Chronicle in Stone by Ismail Kadare


  Some Italian officers tried to fly off in the Bulldog, which had long been lying abandoned in the field. Sputtering and howling, the poor machine did manage to get a few metres off the ground in a lurching flight that ended with a crash in a field a few hundred metres away, and that last flight, as short as it was shameful, brought the history of the military airfield to a close.

  But the real battle, the one Ilir and I reckoned ought to happen on the Bridge of Brawls, for we were sure it had been waiting for this for God knows how long so as to justify the name it bore, took place in fact around the Grihot barracks, pitting the Italians against the Ballists. The latter, taking advantage of the disorder and exhaustion of the Italians, tried to get them to disarm, initially by persuasion, then by force. Machine-guns went on spitting all day. That’s when I first saw my father use Grandmother’s opera glasses, to get a better view of what was going on over there.

  My disappointment with the Bridge of Brawls persuaded me once and for all that far from behaving in accordance with the meanings and responsibilities expressed by their titles or conventional names, people and things usually did the opposite.
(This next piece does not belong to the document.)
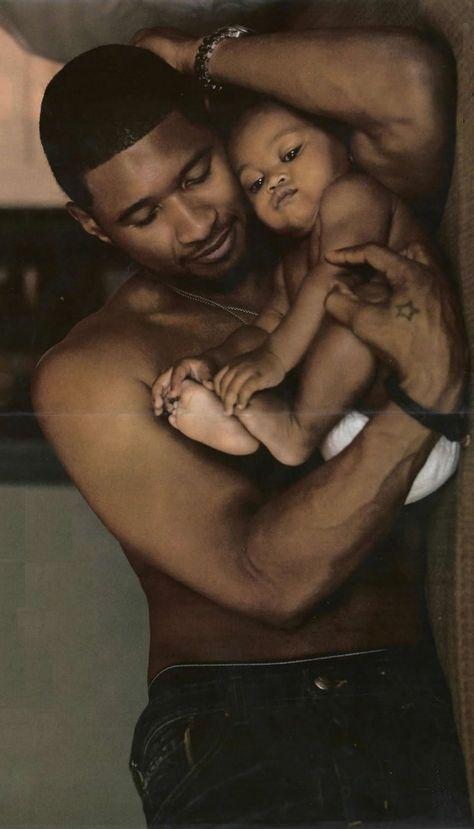 Usher Raymond IV holding his son, Usher Raymond V.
Ilir and I had begun to notice the phenomenon long before. Particularly since we had seen a group of gypsies with reed baskets on their heads raising not an eyebrow when they walked across the Ladies’ Square, a place we thought reserved for the exclusive use of women of high rank.

  I found it all very puzzling but I stopped worrying about it when I heard Grandmother saying very firmly that the times we lived in were so full of distress that we would be hard put to say which was the worst of our troubles.
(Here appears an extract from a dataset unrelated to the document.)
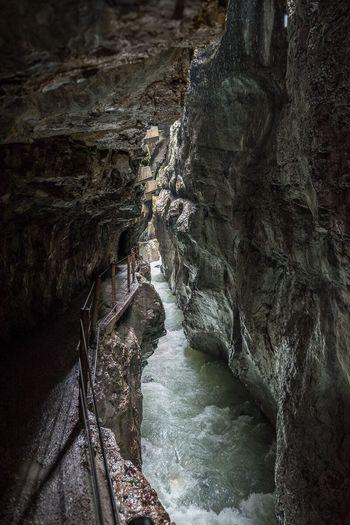Narrow stream along rock formation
  Right after the bloody clash at Grihot, the first detachment of partisans made its way across the airfield and came onto the road. The long thin column, with a red flag at its head, cut through the crowd of Italian soldiers, marched along Zalli Street, and went up into the city. A second column was coming down from the hills to the north.

  A long cry came from afar: “The partisans! The partisans!”

  I dashed up another flight to get a better look. The columns seemed very straggly to me. I had expected to see giants carrying gleaming weapons, but there were only those two ordinary columns — utterly ordinary columns — with the red flag at their head. Where were they going? Did they know that the city was angry and armed to the teeth? They could not have known, for they marched rapidly on to the centre of town. Then there was a third column, even sparser and less impressive, crossing the bridge through the crowds of Italian soldiers. That had a red flag too.

  Why weren’t there more of them? Why didn’t they have vehicles, artillery, anti-aircraft guns and a military band? Why only a red flag in front and a few mules carrying supplies and wounded bringing up the rear?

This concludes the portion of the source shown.